• _EXERCISE MATERIALS_
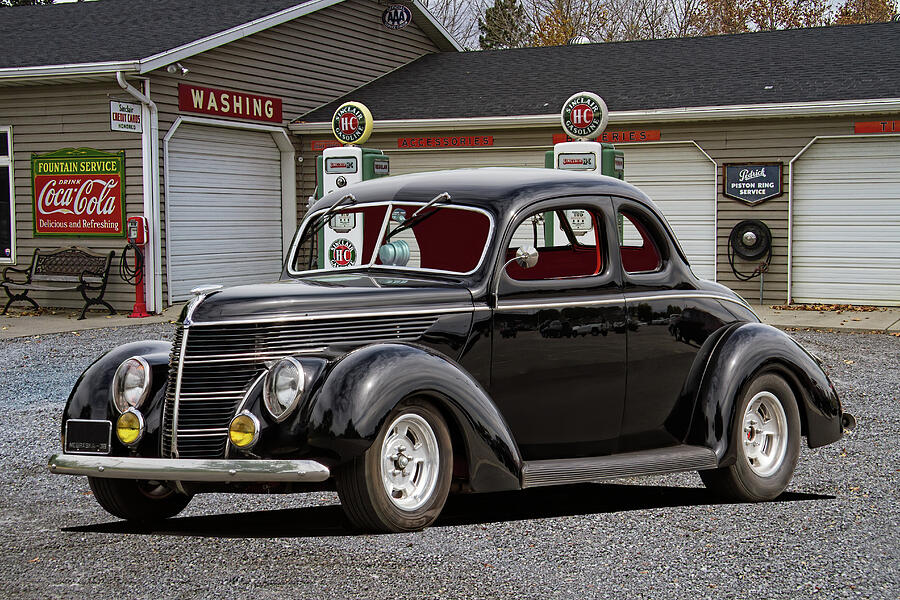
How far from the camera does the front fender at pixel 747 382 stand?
20.2 feet

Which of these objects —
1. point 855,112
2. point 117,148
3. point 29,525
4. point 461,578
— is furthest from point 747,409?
point 117,148

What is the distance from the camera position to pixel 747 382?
6.22 m

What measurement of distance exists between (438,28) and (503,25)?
84.2 ft

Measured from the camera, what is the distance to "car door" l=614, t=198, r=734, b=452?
6.12m

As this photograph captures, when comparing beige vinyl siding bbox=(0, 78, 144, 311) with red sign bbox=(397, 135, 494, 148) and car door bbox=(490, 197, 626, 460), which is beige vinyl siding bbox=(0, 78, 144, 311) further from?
car door bbox=(490, 197, 626, 460)

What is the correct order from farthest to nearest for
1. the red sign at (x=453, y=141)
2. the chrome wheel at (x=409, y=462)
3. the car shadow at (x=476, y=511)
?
the red sign at (x=453, y=141), the car shadow at (x=476, y=511), the chrome wheel at (x=409, y=462)

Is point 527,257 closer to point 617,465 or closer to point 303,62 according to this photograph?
point 617,465

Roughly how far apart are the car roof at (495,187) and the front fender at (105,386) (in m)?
1.47

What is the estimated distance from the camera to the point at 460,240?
5.95 m

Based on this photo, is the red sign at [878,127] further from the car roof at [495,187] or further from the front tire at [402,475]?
the front tire at [402,475]

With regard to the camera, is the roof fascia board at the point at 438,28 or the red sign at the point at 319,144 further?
the roof fascia board at the point at 438,28

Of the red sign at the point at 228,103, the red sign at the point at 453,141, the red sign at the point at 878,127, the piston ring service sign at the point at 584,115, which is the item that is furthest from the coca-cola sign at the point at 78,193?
the red sign at the point at 878,127

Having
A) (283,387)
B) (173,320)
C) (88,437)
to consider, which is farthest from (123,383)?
(173,320)

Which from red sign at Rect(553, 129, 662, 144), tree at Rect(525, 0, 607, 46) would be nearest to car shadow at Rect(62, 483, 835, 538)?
red sign at Rect(553, 129, 662, 144)
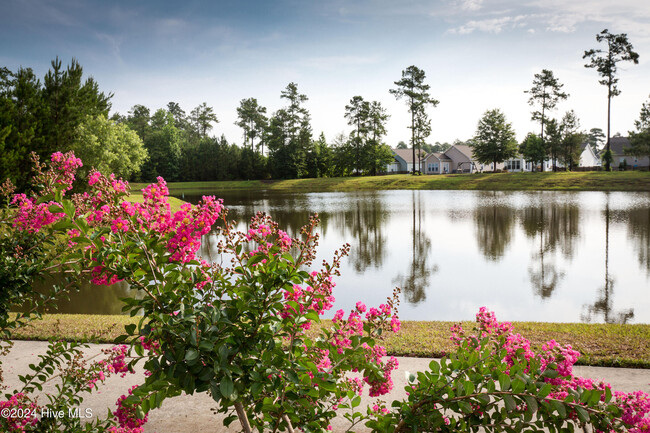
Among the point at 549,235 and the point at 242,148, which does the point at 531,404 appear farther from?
the point at 242,148

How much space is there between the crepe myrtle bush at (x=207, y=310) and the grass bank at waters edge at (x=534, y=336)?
2969mm

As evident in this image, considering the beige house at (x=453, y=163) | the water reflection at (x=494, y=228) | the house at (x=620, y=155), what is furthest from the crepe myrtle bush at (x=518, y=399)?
the house at (x=620, y=155)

• _PROBLEM TO WORK ON_
Give the records from the line containing "How much space" through the end of the records, inclusive, as a two-column CSV with the header record,answer. Each record gets one row, with its text and its answer each in a single quoted field and any line breaks replaced by spaces.

• _EXERCISE ANSWER_
record,answer
"How much space is there between the crepe myrtle bush at (x=207, y=310) and the grass bank at waters edge at (x=534, y=336)?","2969mm"
"As evident in this image, considering the beige house at (x=453, y=163) | the water reflection at (x=494, y=228) | the house at (x=620, y=155), what is furthest from the crepe myrtle bush at (x=518, y=399)?","the house at (x=620, y=155)"